Pourquoi le développement durable ?

Synthèse de produits phytopharmaceutiques

– d’une part, nous avons les molécules naturelles que sont le cuivre et le soufre (en usage depuis plus d’un siècle)
– d’autre part, au cours des 50 dernières années, de nouveaux principes actifs sont proposés cycliquement, mais après quelques années ils sont inévitablement retirés ( !) et remplacés par d’autres qui nous disent encore plus avancés et plus efficaces ( ?)
au problème de l’impact environnemental des molécules déjà utilisées s’ajoute le problème des formulations nouvellement introduites.
le système ne peut pas continuer comme ça, au contraire il va directement vers les OGM (ce qui est la solution déjà prête quand on nous dit qu’on ne peut plus utiliser la chimie : à ce moment-là les seuls à faire les traitements seront les producteurs biologiques !

Résistance inéluctable

– la concentration du matin systémique subit inévitablement une réduction progressive due à l’effet de migration dans les tissus néoformateurs (ce qui augmente la capacité d’accoutumance des pathogènes dont l’attaque se concentre généralement sur les tissus jeunes en croissance active)
– le mélange des systèmes avec les patrons de recouvrement ne résout pas le problème : les principes actifs diffèrent énormément en termes de persistance et de capacité de translocation (tôt ou tard ils se séparent, ou plutôt tôt ou certainement plus tôt).

Système ascendant

– le flux transpiratoire élevé qui caractérise le métabolisme végétal pendant la période d’utilisation des systèmes détermine une translocation particulièrement acropète : ceci conduit à une bonne protection de la végétation mais beaucoup moins efficace pour la grappe
– s’ils arrivent à l’intérieur de la grappe, les molécules actives de synthèse chimique pourraient interférer avec les équilibres hormonaux délicats dans une phase d’intense activité de division cellulaire.

Réactions entre résidus

– le cuivre et le soufre sont des substances élémentaires : nous savons ce qui reste dans l’environnement
– lors de l’évaluation de l’impact environnemental d’une molécule de synthèse, son processus de dégradation est examiné individuellement : cela se fait de manière expérimentale mais dans la pratique agronomique, la dégradation croisée et la superposition des différents a.i. utilisés (avec réactions entre métabolites intermédiaires) peuvent cependant facilement donner lieu à des produits finis imprévisibles et imprévisibles.

Impact sur l’environnement

Elle se manifeste à tous les niveaux de la chaîne alimentaire avec des répercussions contemporaines, multiples et imprévisibles qui peuvent mettre en lumière de nombreux phénomènes autrement difficiles à expliquer.

Toxicité pour les plantes

Les produits phytosanitaires cytotropes et systémiques sont toxiques pour les microorganismes mésophylliens et symbiotiques présents dans les tissus végétaux :
– les feuilles des plantes traitées par systémique sont plus minces et sèches plus tôt (moins de défenses naturelles)
– Dans les fermes bio-logiques-dynamiques, il y a moins de problèmes dus à des agents pathogènes secondaires ou occasionnels (plus grande biodiversité) et moins de risques de stress nutritionnel et climatique (moins de forçage des plantes).
L’équilibre physiologique d’un vignoble n’est précaire que lorsqu’il est fortement dépendant des apports extérieurs : la nature rejette la chimie.

La nature se soucie de la nature.

La solution aux problèmes pathologiques et nutritionnels des cultures se trouve dans la très large gamme de moyens et de molécules présents dans la nature et qui garantissent les équilibres consolidés depuis des siècles dans des milieux non humains.

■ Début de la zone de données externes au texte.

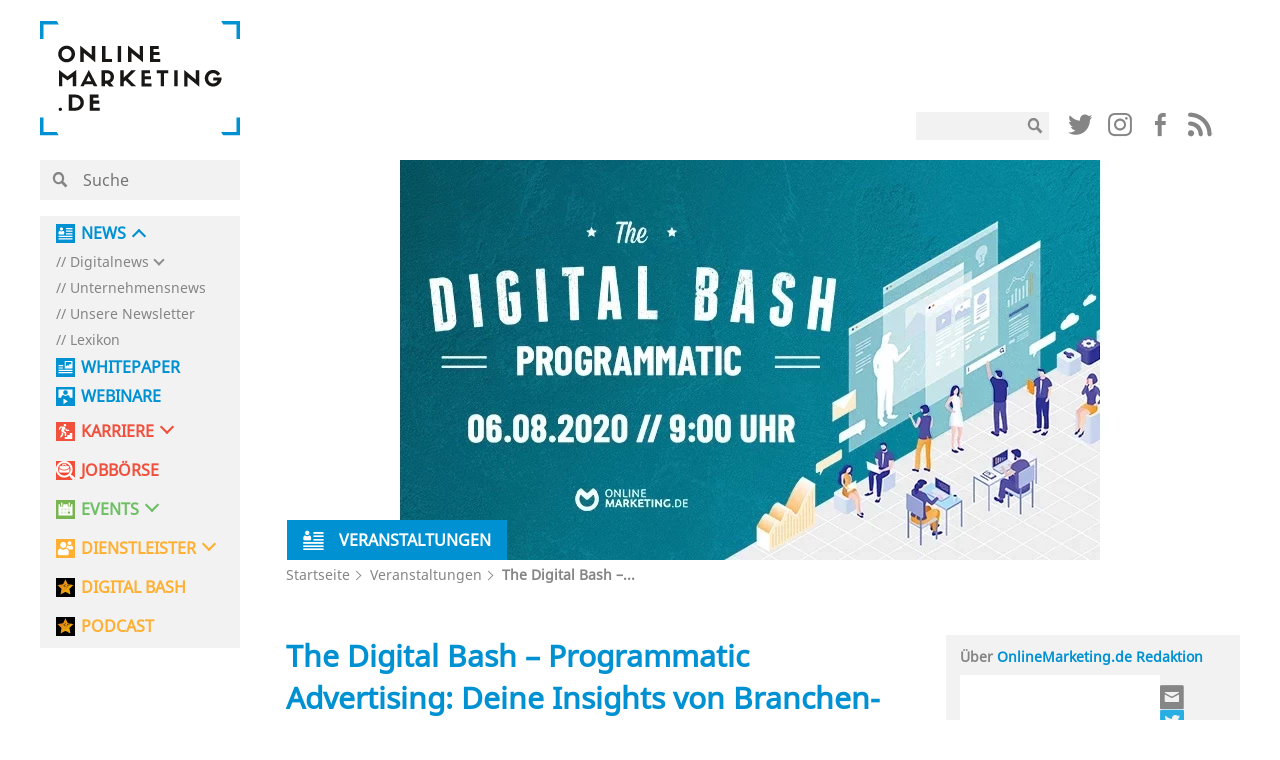

--- FILE ---
content_type: image/svg+xml
request_url: https://onlinemarketing.de/wp-content/themes/om2019/layout/img/static/online-marketing-logo.svg
body_size: 2649
content:
<?xml version="1.0" encoding="UTF-8"?>
<!-- Generator: Adobe Illustrator 24.2.1, SVG Export Plug-In . SVG Version: 6.00 Build 0)  -->
<svg version="1.1" id="Ebene_1" xmlns="http://www.w3.org/2000/svg" xmlns:xlink="http://www.w3.org/1999/xlink" x="0px" y="0px" viewBox="0 0 293.6 169.5" style="enable-background:new 0 0 293.6 169.5;" xml:space="preserve">
<style type="text/css">
	.st0{fill:#181716;}
	.st1{fill:#0091D2;}
</style>
<g>
	<path class="st0" d="M26.7,48.8c0-6.8,5.5-12.3,12.3-12.3c6.8,0,12.4,5.5,12.4,12.3c0,6.8-5.5,12.4-12.3,12.4   C32.2,61.1,26.7,55.6,26.7,48.8z M31.8,48.8c0,4.3,3.2,7.6,7.3,7.6c4,0,7.2-3.3,7.2-7.6c0-4.2-3.2-7.6-7.3-7.6   C35,41.2,31.8,44.6,31.8,48.8z"/>
	<path class="st0" d="M76.1,36.9h5v24.3L64.1,47v13.7h-5V36.4l17,14.2V36.9z"/>
	<path class="st0" d="M96,36.9v19.4h9.6v4.5H91V36.9H96z"/>
	<path class="st0" d="M119.1,60.7h-5V36.9h5V60.7z"/>
	<path class="st0" d="M146.3,36.9h5v24.3l-17-14.1v13.7h-5V36.4l17,14.2V36.9z"/>
	<path class="st0" d="M161.6,60.7V36.9h12.7v4.5h-7.7v4.4h9v4.5h-9v6h9.8v4.5H161.6z"/>
	<path class="st0" d="M53.1,72.4v24.3h-5V82.3l-7.7,5.6l-7.7-5.6v14.4h-5V72.4l12.7,9.6L53.1,72.4z"/>
	<path class="st0" d="M77.3,93.5H65.7l-1.5,3.2h-5.1l12.6-24.3l12.6,24.3h-5.4L77.3,93.5z M67.9,89h7.2l-3.6-7.4L67.9,89z"/>
	<path class="st0" d="M95.4,92.6v4.1h-5V72.9h8.3c5.6,0,9.9,4.2,9.9,9.4c0,4.3-2,7.4-5.4,9l5.2,5.5h-6.6l-3.9-4.1H95.4z M98.2,88.1   c3.5,0,5.5-2.1,5.5-5.5c0-2.9-1.8-5.3-5.2-5.3h-3v10.8H98.2z"/>
	<path class="st0" d="M122.8,84.1l11.3-11.3h6.6L129,84.6l12.1,12.1h-6.7l-8.9-9l-2.7,2.7v6.3h-5V72.9h5V84.1z"/>
	<path class="st0" d="M148.9,96.7V72.9h12.7v4.5h-7.7v4.4h9v4.5h-9v6h9.8v4.5H148.9z"/>
	<path class="st0" d="M177.2,96.7V77.3h-5.9v-4.5h17.1v4.5h-6.3v19.4H177.2z"/>
	<path class="st0" d="M202.1,96.7h-5V72.9h5V96.7z"/>
	<path class="st0" d="M228.7,72.9h5v24.3l-17-14.1v13.7h-5V72.4l17,14.2V72.9z"/>
	<path class="st0" d="M266.6,84.4c0,7-5.5,12.7-12.4,12.7c-6.8,0-12.3-5.5-12.3-12.3s5.4-12.4,12.2-12.4c4.4,0,8.4,2.3,10.5,5.8   l-4,2.9c-1.2-2.3-3.7-3.9-6.5-3.9c-4,0-7.2,3.4-7.2,7.6c0,4.2,3.2,7.6,7.2,7.6c2.9,0,5.5-1.5,6.6-4.3h-6.5v-4.4h12.2V84.4z"/>
	<path class="st0" d="M32.3,130.7c0,1.3-1,2.4-2.5,2.4c-1.5,0-2.5-1.1-2.5-2.4c0-1.4,1-2.5,2.5-2.5S32.3,129.3,32.3,130.7z"/>
	<path class="st0" d="M51.9,108.9c6.9,0,12.5,5.1,12.5,11.9c0,6.8-5.6,11.9-12.4,11.9h-9.7v-23.8H51.9z M52,128.2   c4.1,0,7.4-3.2,7.4-7.5c0-4.3-3.2-7.4-7.4-7.4h-4.7v14.9H52z"/>
	<path class="st0" d="M73.1,132.7v-23.8h12.7v4.5H78v4.4h9v4.5h-9v6h9.8v4.5H73.1z"/>
</g>
<polygon class="st1" points="5.2,26.7 5.2,5.1 27.7,5.1 24.6,0 0,0 0,26.7 "/>
<polygon class="st1" points="288.5,26.7 288.5,5.1 269,5.1 266,0 293.6,0 293.6,26.7 "/>
<polygon class="st1" points="288.5,142.8 288.5,164.4 266,164.4 269,169.5 293.6,169.5 293.6,142.8 "/>
<polygon class="st1" points="5.2,142.8 5.2,164.4 24.6,164.4 27.7,169.5 0,169.5 0,142.8 "/>
</svg>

L’industrie chimique va plus loin en fournissant des molécules synthétiques, apparemment attrayantes mais pour un avenir durable, vous ne devez jamais dépasser ce seuil.
La méthode chimique ne fonctionne pas.
Si la méthode chimique était la bonne solution, les maladies ne devraient plus être un gros problème ou du moins les risques devraient être très faibles (et il y aurait beaucoup moins de travail pour les agronomes !).
On ne peut pas prétendre résoudre tous les problèmes de chimie : même les phytohomes les plus avides ne peuvent nier que les aspects agronomiques sont toujours propédeutiques aux pathologiques. Si la méthode chimique n’était qu’un mal nécessaire puisqu’elle a un coût élevé (à la fois en termes écologiques et énergétiques et économiques) devrait avoir un résultat tout aussi élevé, c’est à dire sans danger ce qui n’est pas pratique pour l’utiliser.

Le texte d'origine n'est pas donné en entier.